**Lines contained in a dataset:**
** Start **
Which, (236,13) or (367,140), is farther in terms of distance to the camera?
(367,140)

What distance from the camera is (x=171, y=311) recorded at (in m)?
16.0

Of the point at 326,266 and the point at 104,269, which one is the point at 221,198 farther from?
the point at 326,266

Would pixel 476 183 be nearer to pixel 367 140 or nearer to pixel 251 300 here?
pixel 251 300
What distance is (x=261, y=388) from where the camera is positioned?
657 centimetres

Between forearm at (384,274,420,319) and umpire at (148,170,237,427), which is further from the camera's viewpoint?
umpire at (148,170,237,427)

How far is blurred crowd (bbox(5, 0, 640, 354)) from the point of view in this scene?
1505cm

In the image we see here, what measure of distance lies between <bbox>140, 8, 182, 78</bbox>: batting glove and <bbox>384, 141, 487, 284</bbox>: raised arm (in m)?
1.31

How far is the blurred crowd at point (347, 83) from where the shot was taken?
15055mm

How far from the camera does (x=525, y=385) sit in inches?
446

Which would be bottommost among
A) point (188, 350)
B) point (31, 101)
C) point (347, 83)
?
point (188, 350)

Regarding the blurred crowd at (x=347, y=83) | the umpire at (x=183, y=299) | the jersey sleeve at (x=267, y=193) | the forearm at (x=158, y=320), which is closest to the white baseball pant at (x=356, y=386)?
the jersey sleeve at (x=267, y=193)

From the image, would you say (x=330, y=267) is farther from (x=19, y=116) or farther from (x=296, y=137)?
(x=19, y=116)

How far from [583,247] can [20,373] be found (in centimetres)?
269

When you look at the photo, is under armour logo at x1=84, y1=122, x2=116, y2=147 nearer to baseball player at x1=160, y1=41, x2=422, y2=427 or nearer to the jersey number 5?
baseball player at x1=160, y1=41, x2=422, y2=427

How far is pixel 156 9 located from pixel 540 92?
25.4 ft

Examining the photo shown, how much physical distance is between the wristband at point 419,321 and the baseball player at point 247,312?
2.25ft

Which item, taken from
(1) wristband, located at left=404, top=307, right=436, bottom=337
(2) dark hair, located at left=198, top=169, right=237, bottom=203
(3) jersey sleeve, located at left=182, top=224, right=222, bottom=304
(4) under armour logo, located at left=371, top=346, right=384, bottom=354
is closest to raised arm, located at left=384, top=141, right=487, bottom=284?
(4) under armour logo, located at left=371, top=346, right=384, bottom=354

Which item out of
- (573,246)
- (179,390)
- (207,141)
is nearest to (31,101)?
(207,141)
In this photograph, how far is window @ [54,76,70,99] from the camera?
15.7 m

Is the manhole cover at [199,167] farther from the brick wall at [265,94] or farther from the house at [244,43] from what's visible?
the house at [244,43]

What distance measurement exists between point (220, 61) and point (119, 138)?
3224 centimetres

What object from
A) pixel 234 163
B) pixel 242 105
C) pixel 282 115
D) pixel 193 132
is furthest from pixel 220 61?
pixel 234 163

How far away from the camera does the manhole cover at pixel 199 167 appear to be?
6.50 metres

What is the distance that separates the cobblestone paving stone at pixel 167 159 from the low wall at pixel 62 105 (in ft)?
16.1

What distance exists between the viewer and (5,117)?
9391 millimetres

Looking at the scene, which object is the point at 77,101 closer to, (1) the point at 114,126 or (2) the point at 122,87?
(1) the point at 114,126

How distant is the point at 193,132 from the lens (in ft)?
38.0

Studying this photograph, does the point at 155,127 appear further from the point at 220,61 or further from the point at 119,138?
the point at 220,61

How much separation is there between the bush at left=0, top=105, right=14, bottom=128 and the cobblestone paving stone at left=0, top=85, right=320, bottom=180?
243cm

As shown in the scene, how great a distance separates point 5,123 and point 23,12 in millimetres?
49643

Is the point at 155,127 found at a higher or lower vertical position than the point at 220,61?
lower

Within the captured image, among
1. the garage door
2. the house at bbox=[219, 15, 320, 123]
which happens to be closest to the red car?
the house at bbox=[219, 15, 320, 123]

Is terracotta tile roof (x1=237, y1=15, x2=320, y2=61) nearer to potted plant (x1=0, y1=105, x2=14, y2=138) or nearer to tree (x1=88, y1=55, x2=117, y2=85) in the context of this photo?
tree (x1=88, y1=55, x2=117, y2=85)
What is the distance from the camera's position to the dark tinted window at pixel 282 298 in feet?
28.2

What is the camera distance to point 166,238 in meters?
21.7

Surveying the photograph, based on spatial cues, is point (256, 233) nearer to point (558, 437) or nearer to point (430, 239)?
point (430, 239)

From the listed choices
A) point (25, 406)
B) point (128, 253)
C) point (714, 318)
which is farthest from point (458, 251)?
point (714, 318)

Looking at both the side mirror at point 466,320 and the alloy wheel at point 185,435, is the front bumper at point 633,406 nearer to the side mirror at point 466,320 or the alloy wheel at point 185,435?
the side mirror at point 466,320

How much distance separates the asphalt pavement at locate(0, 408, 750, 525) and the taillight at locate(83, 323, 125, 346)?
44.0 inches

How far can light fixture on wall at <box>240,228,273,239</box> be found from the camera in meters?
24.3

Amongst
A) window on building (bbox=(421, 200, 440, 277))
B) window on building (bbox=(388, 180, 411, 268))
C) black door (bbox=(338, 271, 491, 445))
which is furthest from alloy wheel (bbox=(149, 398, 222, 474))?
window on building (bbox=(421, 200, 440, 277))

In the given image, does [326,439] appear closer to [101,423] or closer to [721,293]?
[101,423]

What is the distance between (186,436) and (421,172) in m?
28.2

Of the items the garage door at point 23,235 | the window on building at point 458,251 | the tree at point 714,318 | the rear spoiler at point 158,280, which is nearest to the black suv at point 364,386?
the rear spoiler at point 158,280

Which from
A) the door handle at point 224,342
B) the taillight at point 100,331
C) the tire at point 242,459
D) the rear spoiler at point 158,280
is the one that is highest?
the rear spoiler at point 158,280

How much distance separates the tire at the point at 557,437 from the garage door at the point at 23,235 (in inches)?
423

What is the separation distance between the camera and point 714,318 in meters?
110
** End **
**GIVEN PROBLEM:** Reproduce all of the lines above, swapping "point of view" for "viewpoint" and changing nothing else.

**TASK ANSWER:**
Which, (236,13) or (367,140), is farther in terms of distance to the camera?
(367,140)

What distance from the camera is (x=171, y=311) recorded at (in m)?
16.0

Of the point at 326,266 and the point at 104,269, which one is the point at 221,198 farther from?
the point at 326,266

Would pixel 476 183 be nearer to pixel 367 140 or nearer to pixel 251 300 here?
pixel 251 300
What distance is (x=261, y=388) from where the camera is positioned?
657 centimetres

Between forearm at (384,274,420,319) and umpire at (148,170,237,427), which is further from the camera's viewpoint?
umpire at (148,170,237,427)

How far is blurred crowd (bbox(5, 0, 640, 354)) from the viewpoint in this scene?
1505cm

In the image we see here, what measure of distance lies between <bbox>140, 8, 182, 78</bbox>: batting glove and <bbox>384, 141, 487, 284</bbox>: raised arm (in m)?
1.31

How far is the blurred crowd at point (347, 83) from where the shot was taken?
15055mm

How far from the camera does (x=525, y=385) sit in inches?
446

Which would be bottommost among
A) point (188, 350)
B) point (31, 101)
C) point (347, 83)
?
point (188, 350)

Regarding the blurred crowd at (x=347, y=83) | the umpire at (x=183, y=299) | the jersey sleeve at (x=267, y=193) | the forearm at (x=158, y=320), which is closest to the white baseball pant at (x=356, y=386)?
the jersey sleeve at (x=267, y=193)

From the image, would you say (x=330, y=267) is farther from (x=19, y=116) or farther from (x=296, y=137)?
(x=19, y=116)

How far from [583,247] can [20,373] be found (in centimetres)?
269

When you look at the photo, is under armour logo at x1=84, y1=122, x2=116, y2=147 nearer to baseball player at x1=160, y1=41, x2=422, y2=427 or nearer to the jersey number 5?
baseball player at x1=160, y1=41, x2=422, y2=427

How far is pixel 156 9 located from pixel 540 92?
25.4 ft

Examining the photo shown, how much physical distance is between the wristband at point 419,321 and the baseball player at point 247,312?
2.25ft

Which item, taken from
(1) wristband, located at left=404, top=307, right=436, bottom=337
(2) dark hair, located at left=198, top=169, right=237, bottom=203
(3) jersey sleeve, located at left=182, top=224, right=222, bottom=304
(4) under armour logo, located at left=371, top=346, right=384, bottom=354
is closest to raised arm, located at left=384, top=141, right=487, bottom=284?
(4) under armour logo, located at left=371, top=346, right=384, bottom=354

Which item out of
- (573,246)
- (179,390)
- (207,141)
is nearest to (31,101)?
(207,141)
In this photograph, how far is window @ [54,76,70,99] from the camera?
15.7 m

Is the manhole cover at [199,167] farther from the brick wall at [265,94] or farther from the house at [244,43] from what's visible?
the house at [244,43]

What distance measurement exists between point (220, 61) and point (119, 138)?
3224 centimetres

What object from
A) pixel 234 163
B) pixel 242 105
C) pixel 282 115
D) pixel 193 132
is furthest from pixel 220 61?
pixel 234 163

How far away from the camera does the manhole cover at pixel 199 167 appear to be?
6.50 metres

What is the distance that separates the cobblestone paving stone at pixel 167 159 from the low wall at pixel 62 105 (in ft)?
16.1

What distance exists between the viewer and (5,117)?
9391 millimetres

Looking at the scene, which object is the point at 77,101 closer to, (1) the point at 114,126 or (2) the point at 122,87?
(1) the point at 114,126

How distant is the point at 193,132 from the lens (in ft)?
38.0

Studying this photograph, does the point at 155,127 appear further from the point at 220,61 or further from the point at 119,138?
the point at 220,61

How much separation is there between the bush at left=0, top=105, right=14, bottom=128 and the cobblestone paving stone at left=0, top=85, right=320, bottom=180?
243cm

As shown in the scene, how great a distance separates point 5,123 and point 23,12 in millimetres?
49643

Is the point at 155,127 found at a higher or lower vertical position than the point at 220,61?
lower

Within the captured image, among
1. the garage door
2. the house at bbox=[219, 15, 320, 123]
which happens to be closest to the red car?
the house at bbox=[219, 15, 320, 123]

Is terracotta tile roof (x1=237, y1=15, x2=320, y2=61) nearer to potted plant (x1=0, y1=105, x2=14, y2=138) or nearer to tree (x1=88, y1=55, x2=117, y2=85) in the context of this photo?
tree (x1=88, y1=55, x2=117, y2=85)
What is the distance from the camera's position to the dark tinted window at pixel 282 298 in feet?
28.2

What is the camera distance to point 166,238 in meters?
21.7

Surveying the photograph, based on spatial cues, is point (256, 233) nearer to point (558, 437) or nearer to point (430, 239)?
point (430, 239)

From the listed choices
A) point (25, 406)
B) point (128, 253)
C) point (714, 318)
which is farthest from point (458, 251)?
point (714, 318)

Looking at both the side mirror at point 466,320 and the alloy wheel at point 185,435, is the front bumper at point 633,406 nearer to the side mirror at point 466,320 or the alloy wheel at point 185,435?
the side mirror at point 466,320

How much distance separates the asphalt pavement at locate(0, 408, 750, 525) and the taillight at locate(83, 323, 125, 346)?
44.0 inches

How far can light fixture on wall at <box>240,228,273,239</box> be found from the camera in meters?
24.3

Amongst
A) window on building (bbox=(421, 200, 440, 277))
B) window on building (bbox=(388, 180, 411, 268))
C) black door (bbox=(338, 271, 491, 445))
which is furthest from alloy wheel (bbox=(149, 398, 222, 474))?
window on building (bbox=(421, 200, 440, 277))

In the given image, does [326,439] appear closer to [101,423] or closer to [721,293]?
[101,423]

What is the distance between (186,436) and (421,172) in m?
28.2

Of the items the garage door at point 23,235 | the window on building at point 458,251 | the tree at point 714,318 | the rear spoiler at point 158,280, which is nearest to the black suv at point 364,386?
the rear spoiler at point 158,280

Which from
A) the door handle at point 224,342
B) the taillight at point 100,331
C) the tire at point 242,459
D) the rear spoiler at point 158,280
is the one that is highest?
the rear spoiler at point 158,280

How much distance separates the tire at the point at 557,437 from the garage door at the point at 23,235 (in inches)?
423

What is the separation distance between the camera and point 714,318 in meters?
110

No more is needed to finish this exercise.